After I turn off Repeat, and let "Baby Elian" finish, there's still a little bit of the album left. "Freedom of Speech Won't Feed My Children", the official finale, seems strident and ill-advised, but then I read it more carefully and wonder. "Freedom of speech won't feed my children", Bradfield howls, insectival keyboard drones snarling behind him, "Just brings heart disease and bootleg clothing". "Free to eat and buy anything, / Free to fuck from Paris to Bejing". This isn't my usual protest idiom, but the underlying sentiments are familiar. The systemic flaws in Western culture are almost certainly products, in large part, of unintended consequences of the culture's apparent virtues. Perhaps the prices for freedoms of speech and religion are moral relativism and a nation of voyeurs and lawyers. You accept free-market capitalism and somewhere out the other end of the consequence machine you get school shootings and computer viruses. If Cuba is a bad example to follow, what are the good ones? Are there any? And if there aren't any, then how is a berserker nihilism not precisely the right reaction?
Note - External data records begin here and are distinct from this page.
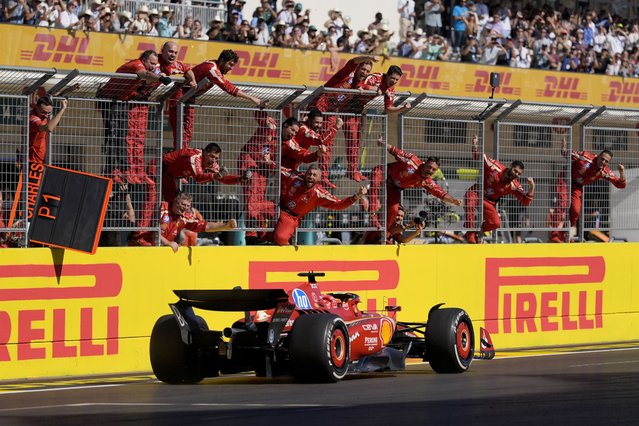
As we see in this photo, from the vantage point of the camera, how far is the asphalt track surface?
9.11m

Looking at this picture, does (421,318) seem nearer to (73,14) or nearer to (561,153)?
(561,153)

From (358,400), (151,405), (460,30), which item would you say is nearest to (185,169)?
(151,405)

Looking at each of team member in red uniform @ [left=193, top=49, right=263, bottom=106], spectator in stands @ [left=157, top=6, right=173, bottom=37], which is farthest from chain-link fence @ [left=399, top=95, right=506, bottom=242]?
spectator in stands @ [left=157, top=6, right=173, bottom=37]

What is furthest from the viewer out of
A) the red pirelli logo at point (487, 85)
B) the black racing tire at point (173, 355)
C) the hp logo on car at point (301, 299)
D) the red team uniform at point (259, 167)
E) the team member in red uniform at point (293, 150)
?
the red pirelli logo at point (487, 85)

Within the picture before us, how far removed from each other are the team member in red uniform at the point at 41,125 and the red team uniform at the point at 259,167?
2.26 metres

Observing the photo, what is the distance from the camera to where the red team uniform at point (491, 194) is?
15977mm

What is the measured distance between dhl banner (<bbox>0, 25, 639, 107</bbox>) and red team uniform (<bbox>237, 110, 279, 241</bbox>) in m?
7.30

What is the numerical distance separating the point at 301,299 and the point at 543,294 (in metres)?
5.21

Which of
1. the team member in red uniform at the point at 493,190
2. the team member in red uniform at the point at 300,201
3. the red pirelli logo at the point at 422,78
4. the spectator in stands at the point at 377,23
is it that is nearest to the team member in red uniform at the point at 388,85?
the team member in red uniform at the point at 300,201

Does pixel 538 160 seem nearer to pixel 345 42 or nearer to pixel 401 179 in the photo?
pixel 401 179

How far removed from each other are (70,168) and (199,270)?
1.68 m

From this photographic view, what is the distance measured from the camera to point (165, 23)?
22922 millimetres

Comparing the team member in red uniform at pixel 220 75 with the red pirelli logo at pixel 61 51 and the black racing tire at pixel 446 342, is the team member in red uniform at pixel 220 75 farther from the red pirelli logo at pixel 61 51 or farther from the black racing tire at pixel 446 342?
the red pirelli logo at pixel 61 51

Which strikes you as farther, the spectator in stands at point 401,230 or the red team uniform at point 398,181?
the spectator in stands at point 401,230
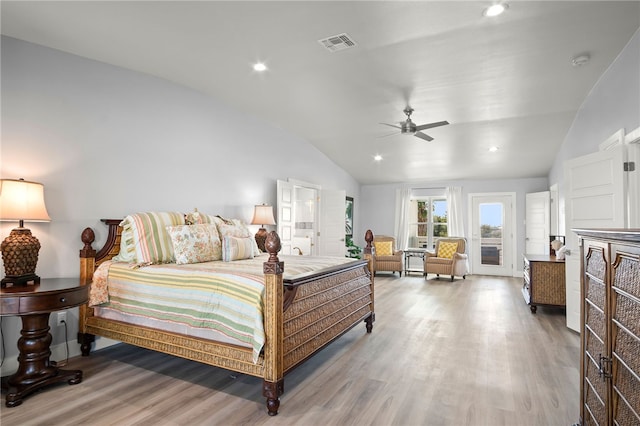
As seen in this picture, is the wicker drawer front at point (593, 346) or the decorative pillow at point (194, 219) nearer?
the wicker drawer front at point (593, 346)

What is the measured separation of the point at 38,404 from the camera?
2357 millimetres

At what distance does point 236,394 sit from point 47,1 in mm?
3042

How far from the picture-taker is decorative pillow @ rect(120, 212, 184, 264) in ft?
10.6

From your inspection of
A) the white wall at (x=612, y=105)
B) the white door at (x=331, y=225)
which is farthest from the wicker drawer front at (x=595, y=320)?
the white door at (x=331, y=225)

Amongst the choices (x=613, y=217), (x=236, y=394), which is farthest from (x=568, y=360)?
(x=236, y=394)

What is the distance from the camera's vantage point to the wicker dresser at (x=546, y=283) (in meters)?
Result: 4.62

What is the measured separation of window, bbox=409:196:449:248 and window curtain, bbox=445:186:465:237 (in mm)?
200

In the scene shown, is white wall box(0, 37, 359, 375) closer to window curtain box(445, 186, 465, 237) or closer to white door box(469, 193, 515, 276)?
window curtain box(445, 186, 465, 237)

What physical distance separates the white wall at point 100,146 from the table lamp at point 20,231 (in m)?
0.26

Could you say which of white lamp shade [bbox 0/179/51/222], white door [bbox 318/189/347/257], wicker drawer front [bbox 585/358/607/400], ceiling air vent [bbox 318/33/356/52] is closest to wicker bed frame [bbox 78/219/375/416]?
white lamp shade [bbox 0/179/51/222]

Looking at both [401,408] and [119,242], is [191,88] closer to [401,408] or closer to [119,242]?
[119,242]

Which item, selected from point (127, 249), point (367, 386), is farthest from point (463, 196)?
point (127, 249)

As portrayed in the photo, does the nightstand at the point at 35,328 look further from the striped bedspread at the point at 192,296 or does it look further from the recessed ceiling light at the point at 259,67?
the recessed ceiling light at the point at 259,67

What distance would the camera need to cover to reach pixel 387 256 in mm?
8266
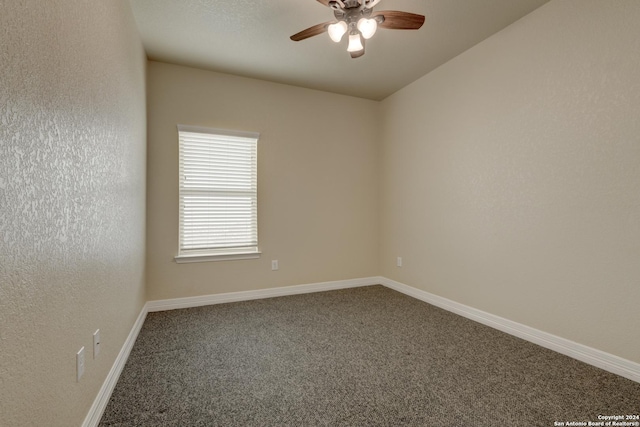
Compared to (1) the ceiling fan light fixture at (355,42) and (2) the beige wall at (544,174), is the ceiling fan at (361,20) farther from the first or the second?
(2) the beige wall at (544,174)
Know Your Enemy gives us five and a half minutes of silence in which to ponder these questions, time we could have made for ourselves but maybe we wouldn't have, and then says its last farewell with the bleary, cheerful gallop through McCarthy's old "We Are All Bourgeois Now", and in somebody else's words are the clues for the next step. "There's something wrong somewhere here, / So through unclean streets / I made my way // ... // In every town on the way / The people looked grey / The buildings looked healthy". Class war can't be the answer, because the victors become the class they deposed, and the machines gain ground while we have each other occupied. The only way out is to dispense with politics and concentrate on people. Propaganda is a waste of time until you learn to see your enemies in yourself, and an even bigger waste of time thereafter. I wonder if that's what James and Nicky and Sean think they've discovered, as the album finally ends? Will the next MSP record turn inward? No Cuban idylls, no American effigies, nothing beautiful smashed in anger? And if so, and that's what I mean by wisdom, and I'm now another year older, then I guess I will gradually surround myself with beautiful things I'm too wise to smash, until I can no longer tell the difference between arriving where I've been traveling, and simply nowhere else left to move.